Media analysts will discuss the millions of viewers worldwide who have eagerly watched Winfrey’s show, tuned into others she told them to watch and read books she told them to read. The story in Chicago will be what she’s meant to Chicago.
It’s a story that starts in the neighbourhood that people visited just to see her show – then they’d go off to explore the rest of the city.

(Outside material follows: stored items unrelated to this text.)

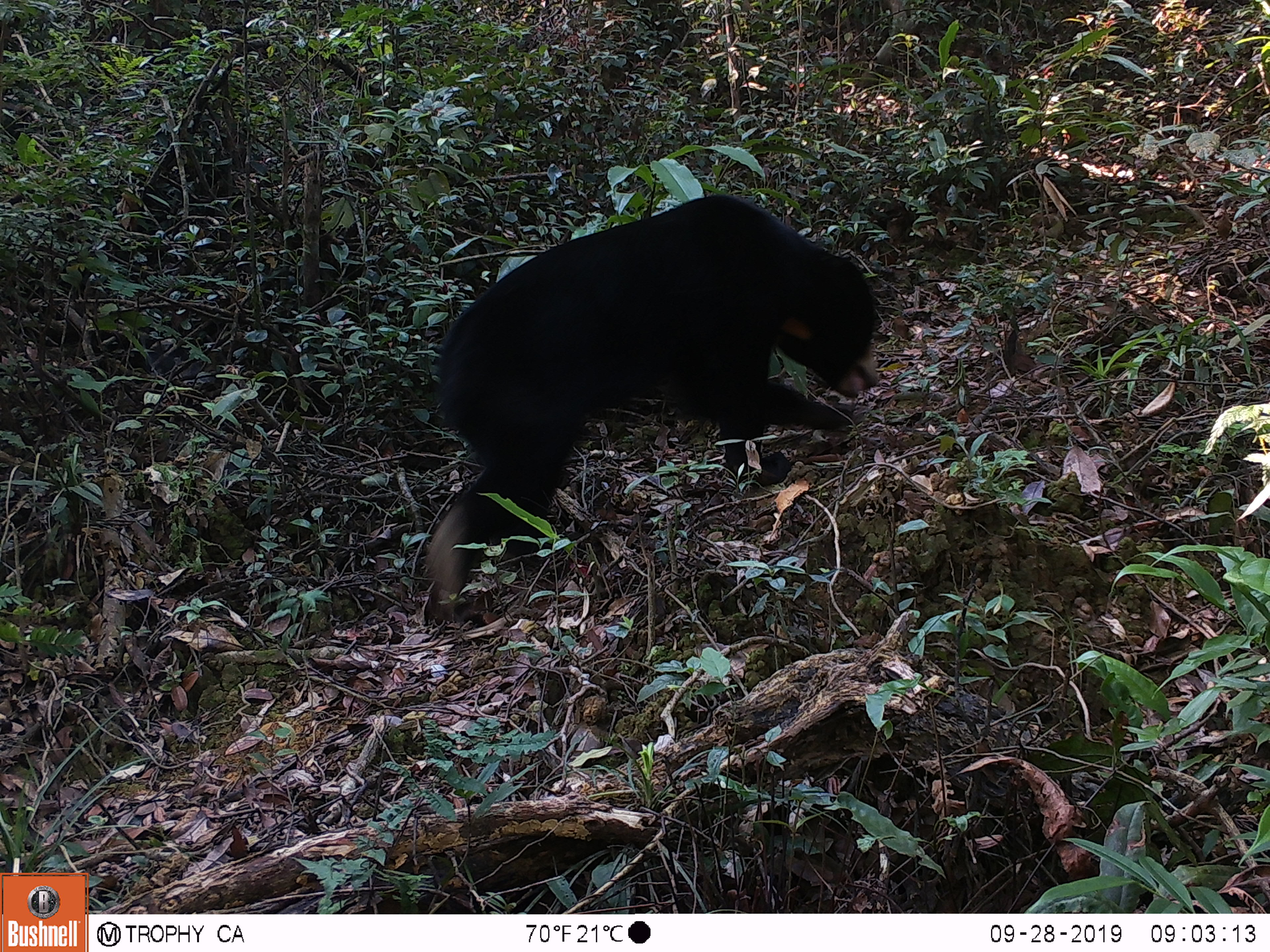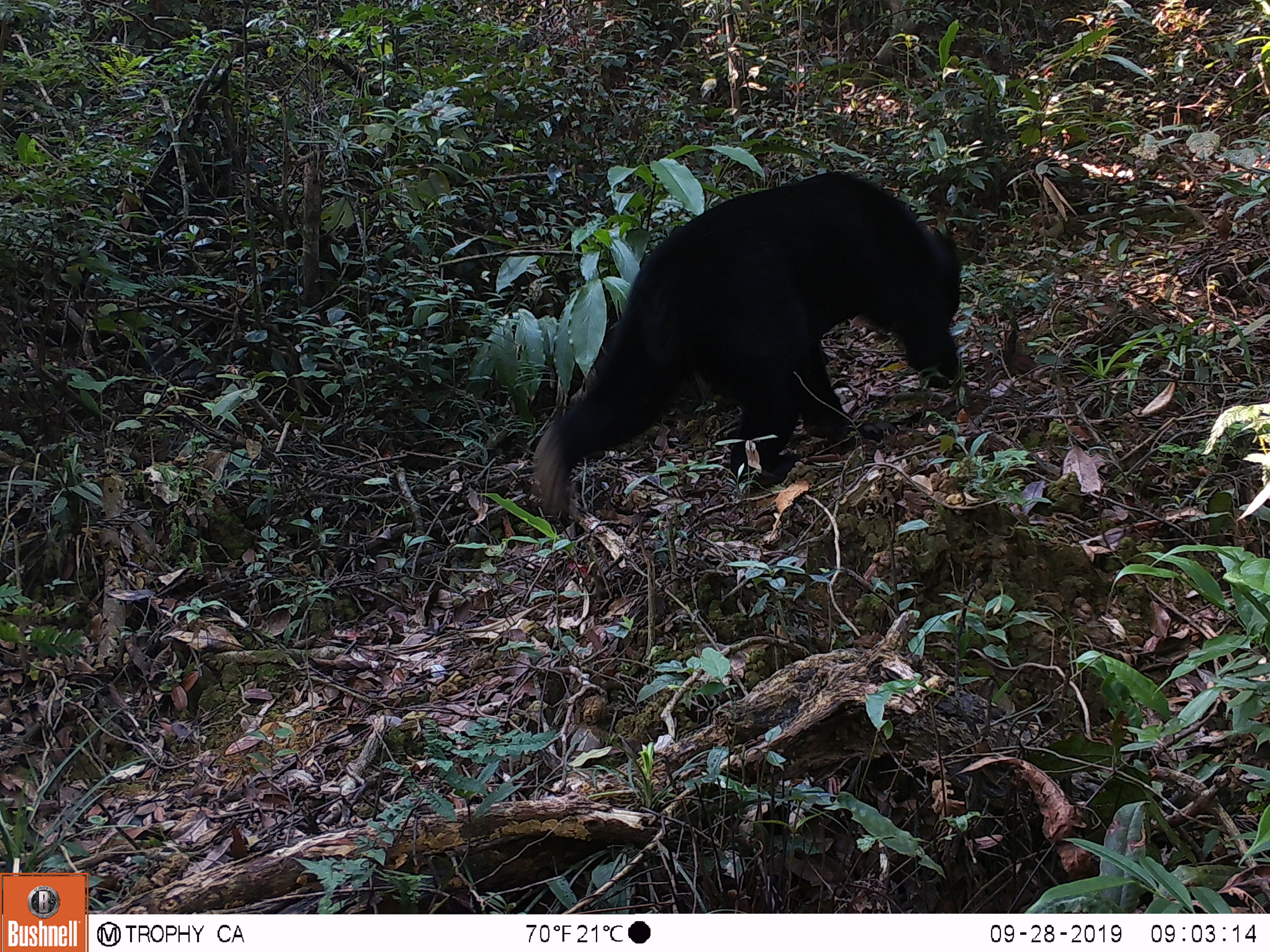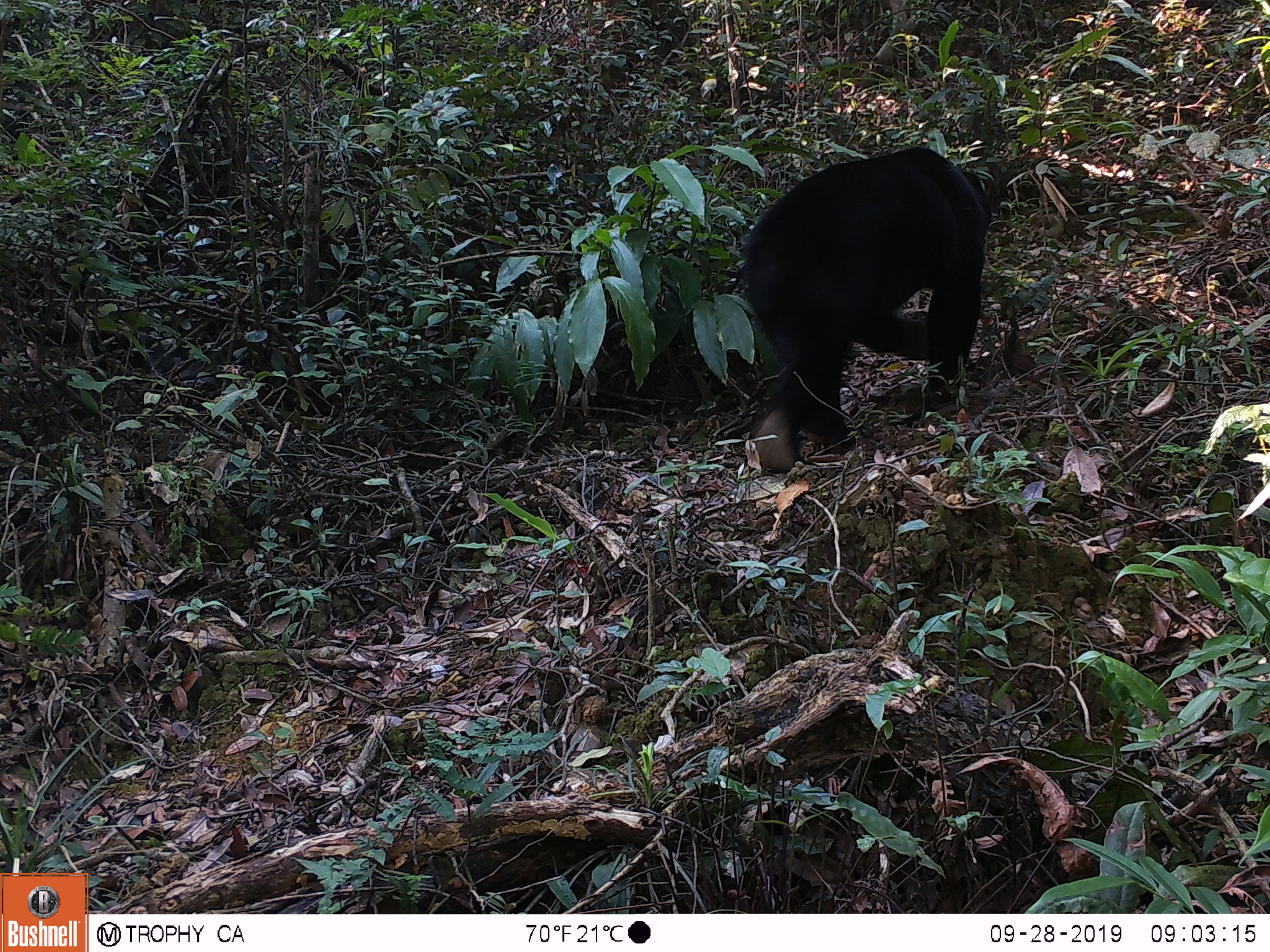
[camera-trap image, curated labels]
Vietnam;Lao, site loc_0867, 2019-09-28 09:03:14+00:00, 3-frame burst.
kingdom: Animalia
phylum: Chordata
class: Mammalia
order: Carnivora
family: Ursidae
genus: Helarctos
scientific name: Helarctos malayanus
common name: sun bear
Sun bear (Helarctos malayanus). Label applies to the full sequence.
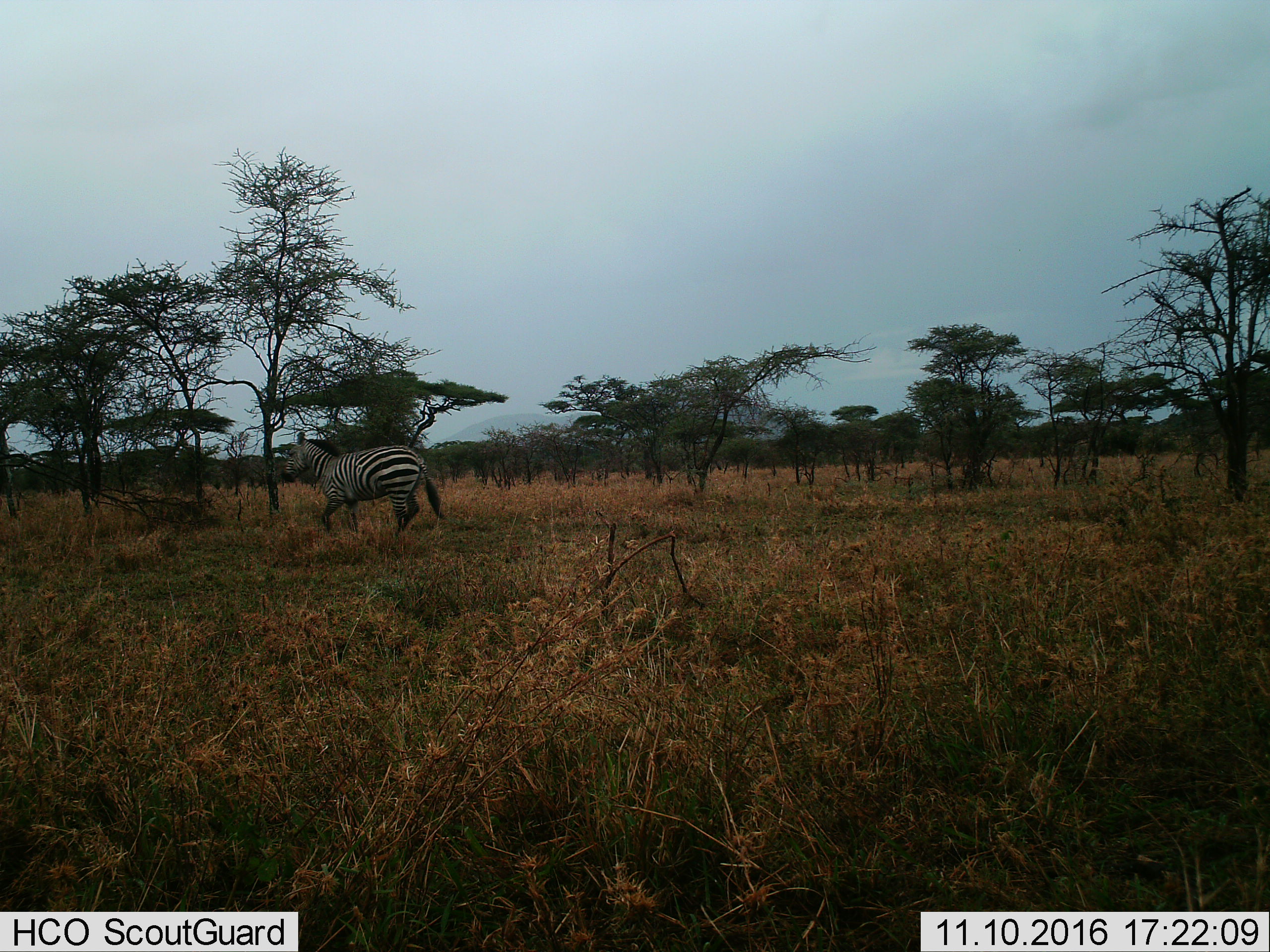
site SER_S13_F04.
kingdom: Animalia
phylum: Chordata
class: Mammalia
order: Perissodactyla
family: Equidae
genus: Equus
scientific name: Equus quagga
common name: plains zebra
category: zebraplains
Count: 1.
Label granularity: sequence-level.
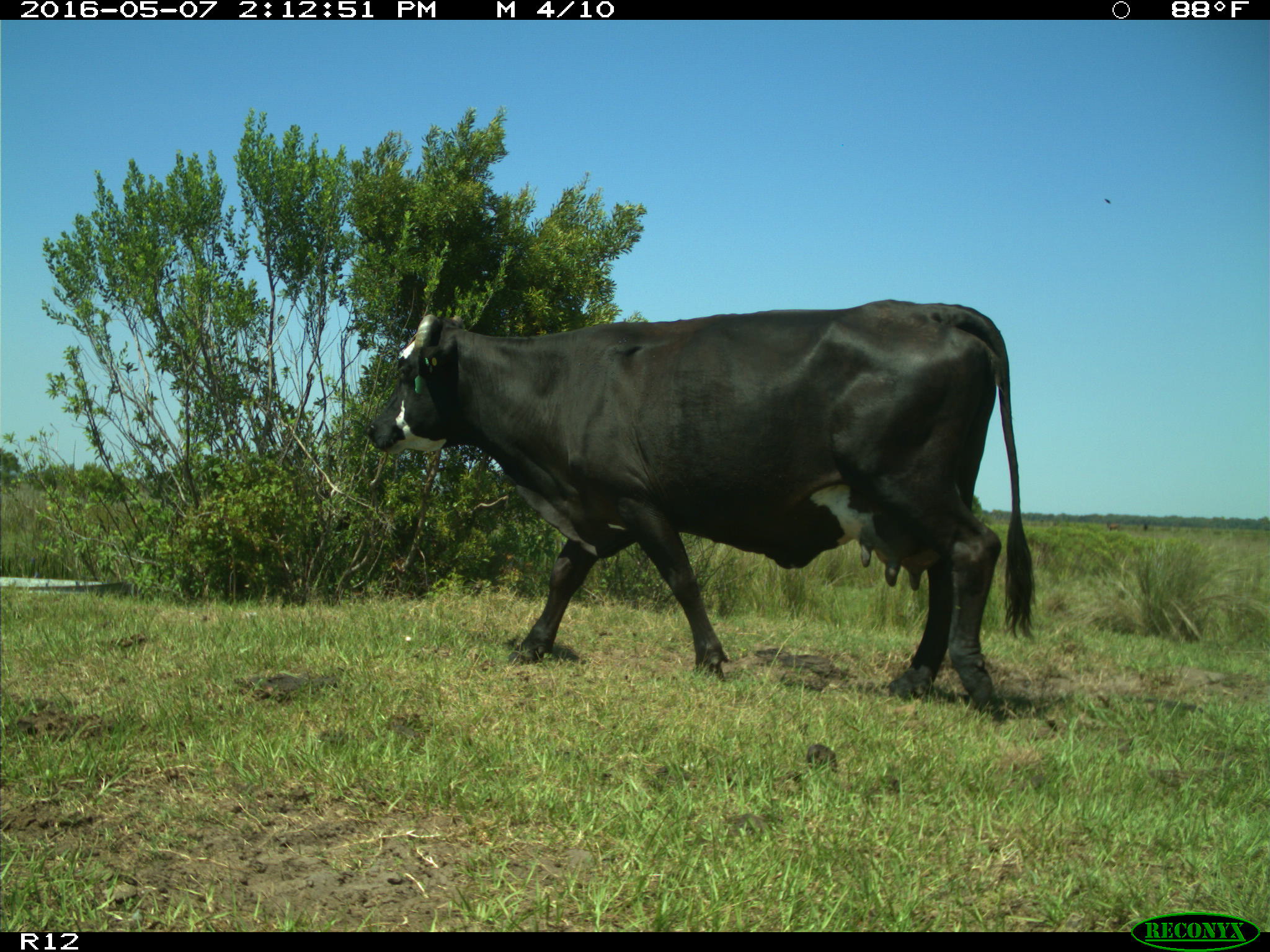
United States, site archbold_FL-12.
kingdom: Animalia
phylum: Chordata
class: Mammalia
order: Artiodactyla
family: Bovidae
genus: Bos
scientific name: Bos taurus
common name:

It’s from the neighbourhood that Winfrey bragged about Chicago, reminding all those who knew she could take her show just about anywhere that she wanted to be right here.
“Isn’t this the most fabulous city in the world?” Winfrey yelled to more than 20,000 fans who crowded Chicago’s Magnificent Mile in September for the taping of this season’s premiere.
Without Winfrey, some wonder.
“She is part of the cultural infrastructure which provides a rich intellectual and cultural life to the city and that is absolutely critical for corporate decision making,” said O’Connor, who now works for the Chicago Metropolis 2020 civic group after leaving World Business Chicago, a not-for-profit economic development corporation that worked to attract and keep businesses in Chicago.